* What the task requires *
Copy the lines below word for word, keeping every character and line break unchanged.

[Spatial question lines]
_ _ _

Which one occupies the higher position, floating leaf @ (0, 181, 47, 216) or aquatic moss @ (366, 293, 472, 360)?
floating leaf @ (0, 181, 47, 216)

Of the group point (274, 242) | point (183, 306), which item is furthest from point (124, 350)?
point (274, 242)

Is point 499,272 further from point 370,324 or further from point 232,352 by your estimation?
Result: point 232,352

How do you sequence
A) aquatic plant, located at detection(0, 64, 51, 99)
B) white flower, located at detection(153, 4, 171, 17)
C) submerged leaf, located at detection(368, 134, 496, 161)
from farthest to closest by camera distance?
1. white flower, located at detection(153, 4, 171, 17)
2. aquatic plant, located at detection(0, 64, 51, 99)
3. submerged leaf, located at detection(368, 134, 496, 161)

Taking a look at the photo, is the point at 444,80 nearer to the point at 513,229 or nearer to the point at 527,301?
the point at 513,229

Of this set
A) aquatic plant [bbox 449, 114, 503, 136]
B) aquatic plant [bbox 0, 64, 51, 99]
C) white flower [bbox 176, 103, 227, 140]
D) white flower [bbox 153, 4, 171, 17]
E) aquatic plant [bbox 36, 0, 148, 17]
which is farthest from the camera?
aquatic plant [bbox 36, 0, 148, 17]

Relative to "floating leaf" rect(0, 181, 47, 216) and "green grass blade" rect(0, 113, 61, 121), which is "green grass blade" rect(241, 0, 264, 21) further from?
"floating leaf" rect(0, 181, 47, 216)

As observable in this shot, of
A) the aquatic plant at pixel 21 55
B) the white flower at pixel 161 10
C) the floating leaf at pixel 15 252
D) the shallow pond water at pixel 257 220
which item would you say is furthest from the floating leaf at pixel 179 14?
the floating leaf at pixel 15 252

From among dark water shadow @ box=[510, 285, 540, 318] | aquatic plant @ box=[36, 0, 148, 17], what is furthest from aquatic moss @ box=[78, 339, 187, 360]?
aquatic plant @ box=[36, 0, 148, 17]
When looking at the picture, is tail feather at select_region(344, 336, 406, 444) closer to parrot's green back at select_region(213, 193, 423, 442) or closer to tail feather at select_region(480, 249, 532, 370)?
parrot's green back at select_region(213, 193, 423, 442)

_ _ _

* The answer *
Which one occupies the higher position, floating leaf @ (0, 181, 47, 216) or aquatic moss @ (366, 293, 472, 360)?
floating leaf @ (0, 181, 47, 216)

Of the group point (274, 242) | point (183, 306), which item is furthest from point (124, 350)?
point (274, 242)

Is point 499,272 further from point 370,324 or further from point 232,352 by your estimation?
Result: point 232,352

How do you sequence
A) aquatic plant, located at detection(0, 64, 51, 99)
B) white flower, located at detection(153, 4, 171, 17)
C) submerged leaf, located at detection(368, 134, 496, 161)
from farthest to closest by camera distance?
1. white flower, located at detection(153, 4, 171, 17)
2. aquatic plant, located at detection(0, 64, 51, 99)
3. submerged leaf, located at detection(368, 134, 496, 161)

Taking a look at the photo, is the point at 444,80 nearer to the point at 513,229 or nearer to the point at 527,301?
the point at 513,229

Of this set
A) aquatic plant [bbox 449, 114, 503, 136]
B) aquatic plant [bbox 0, 64, 51, 99]
C) white flower [bbox 176, 103, 227, 140]
D) white flower [bbox 153, 4, 171, 17]
E) aquatic plant [bbox 36, 0, 148, 17]
which is farthest from the camera?
aquatic plant [bbox 36, 0, 148, 17]

Relative to "floating leaf" rect(0, 181, 47, 216) and "green grass blade" rect(0, 113, 61, 121), which is "green grass blade" rect(241, 0, 264, 21) further from?
"floating leaf" rect(0, 181, 47, 216)

As observable in this shot, of
A) the aquatic plant at pixel 21 55
B) the white flower at pixel 161 10
C) the floating leaf at pixel 15 252
D) the shallow pond water at pixel 257 220
which item would you say is furthest from the floating leaf at pixel 179 14?
the floating leaf at pixel 15 252

From among dark water shadow @ box=[510, 285, 540, 318] | aquatic plant @ box=[36, 0, 148, 17], what is furthest from aquatic moss @ box=[78, 339, 187, 360]?
aquatic plant @ box=[36, 0, 148, 17]
When looking at the picture, is tail feather at select_region(344, 336, 406, 444) closer to parrot's green back at select_region(213, 193, 423, 442) or closer to tail feather at select_region(480, 249, 532, 370)?
parrot's green back at select_region(213, 193, 423, 442)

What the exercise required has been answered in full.